Balloons cascade down onto the crowd during the Durham Museum’s Noon Year’s Eve celebration inside Union Station’s Great Hall. Image courtesy of the Durham Museum.
The Durham Museum’s Noon Year’s Eve
December 30th, 2025
For many families with young children, New Year’s Eve brings an impossible choice, stay up too late with exhausted kids, or skip the celebration altogether. At the Durham Museum, there is a third option, celebrate the new year at noon.
Every year, families gather inside Union Station’s Great Hall for Noon Year’s Eve, a daytime celebration complete with live music, hands on activities, crafts, and a countdown that ends not with fireworks at midnight but with a joyful balloon drop at twelve o’clock sharp.
Scott Eastman, the museum’s Director of Marketing and Public Relations, says the event began in a much smaller and simpler way.

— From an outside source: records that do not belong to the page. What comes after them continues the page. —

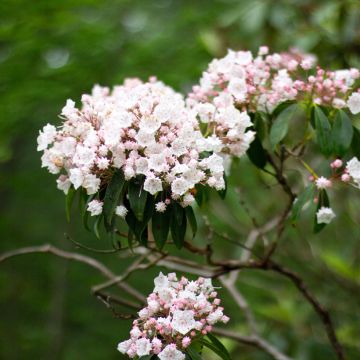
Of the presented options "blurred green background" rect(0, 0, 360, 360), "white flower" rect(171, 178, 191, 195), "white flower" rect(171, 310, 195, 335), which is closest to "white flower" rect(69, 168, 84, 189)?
"white flower" rect(171, 178, 191, 195)

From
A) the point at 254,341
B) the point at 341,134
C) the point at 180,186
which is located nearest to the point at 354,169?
the point at 341,134

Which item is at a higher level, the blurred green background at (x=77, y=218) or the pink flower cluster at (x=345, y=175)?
the blurred green background at (x=77, y=218)

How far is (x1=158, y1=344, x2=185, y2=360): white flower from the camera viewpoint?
4.30 feet

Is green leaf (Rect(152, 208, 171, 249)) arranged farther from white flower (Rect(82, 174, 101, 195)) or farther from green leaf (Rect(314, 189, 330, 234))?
green leaf (Rect(314, 189, 330, 234))

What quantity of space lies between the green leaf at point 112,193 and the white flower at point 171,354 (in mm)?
333

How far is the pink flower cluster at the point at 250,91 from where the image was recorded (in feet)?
5.49

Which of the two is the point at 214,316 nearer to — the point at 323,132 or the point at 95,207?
the point at 95,207

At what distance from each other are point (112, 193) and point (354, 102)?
0.74 metres

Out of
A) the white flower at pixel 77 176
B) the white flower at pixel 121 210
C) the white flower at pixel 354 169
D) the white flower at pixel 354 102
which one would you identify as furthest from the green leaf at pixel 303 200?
the white flower at pixel 77 176

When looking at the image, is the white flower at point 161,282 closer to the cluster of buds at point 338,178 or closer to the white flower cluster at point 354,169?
the cluster of buds at point 338,178

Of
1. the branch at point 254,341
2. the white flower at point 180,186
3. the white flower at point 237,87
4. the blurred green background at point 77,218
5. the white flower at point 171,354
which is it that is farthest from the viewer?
the blurred green background at point 77,218

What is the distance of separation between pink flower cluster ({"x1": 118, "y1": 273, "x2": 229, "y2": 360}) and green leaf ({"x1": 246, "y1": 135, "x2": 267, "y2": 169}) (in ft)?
1.93

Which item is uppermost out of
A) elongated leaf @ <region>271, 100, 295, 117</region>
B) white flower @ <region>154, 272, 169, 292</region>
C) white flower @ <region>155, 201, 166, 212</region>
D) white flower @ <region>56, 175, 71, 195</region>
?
elongated leaf @ <region>271, 100, 295, 117</region>

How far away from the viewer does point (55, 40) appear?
11.4ft
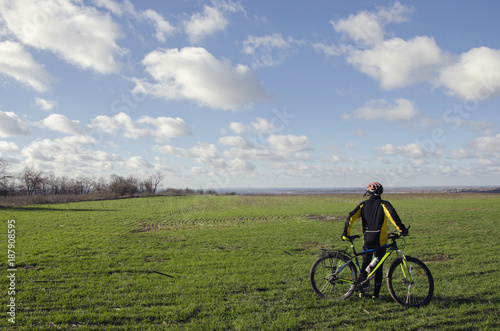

It started as a playful moment during a children’s winter camp, when campers created their own homemade New Year’s countdown. That small activity quickly became a favorite, and over time it grew into a full museum wide event that now draws families from across the community.
Today, Noon Year’s Eve fills the Great Hall with energy and motion. Children dance to live music from Dino O’Dell and the T Rex All Stars, families move between craft tables and interactive stations, and visitors explore the museum’s current exhibitions, from hands on science and sports displays to elegant historic collections.
But the highlight remains the countdown itself.
Instead of watching a ball descend from a skyscraper, families look up as nets suspended from the ceiling release thousands of balloons that float and tumble down into the crowd below. The Great Hall becomes a sea of color and laughter as children and adults reach up, jump, and gather balloons, many of which make their way home as souvenirs of the day.
The timing solves more than one problem. Children get to experience the ritual and excitement of welcoming a new year, parents avoid the challenge of keeping tired kids awake past bedtime, and families still have the rest of the day free to enjoy together.
This year, the celebration also connects to the museum’s fiftieth anniversary. A special sock skating pond has been added, featuring historic winter photographs of Omaha neighborhoods, inviting visitors to literally step into the city’s past while celebrating its future.
The event has become one of the museum’s most popular seasonal offerings, and it often sells out. Eastman encourages families to plan ahead and purchase tickets early.
At the Durham Museum, the new year arrives not with exhaustion and yawns, but with music, movement, balloons, and the simple joy of celebrating together, right at noon.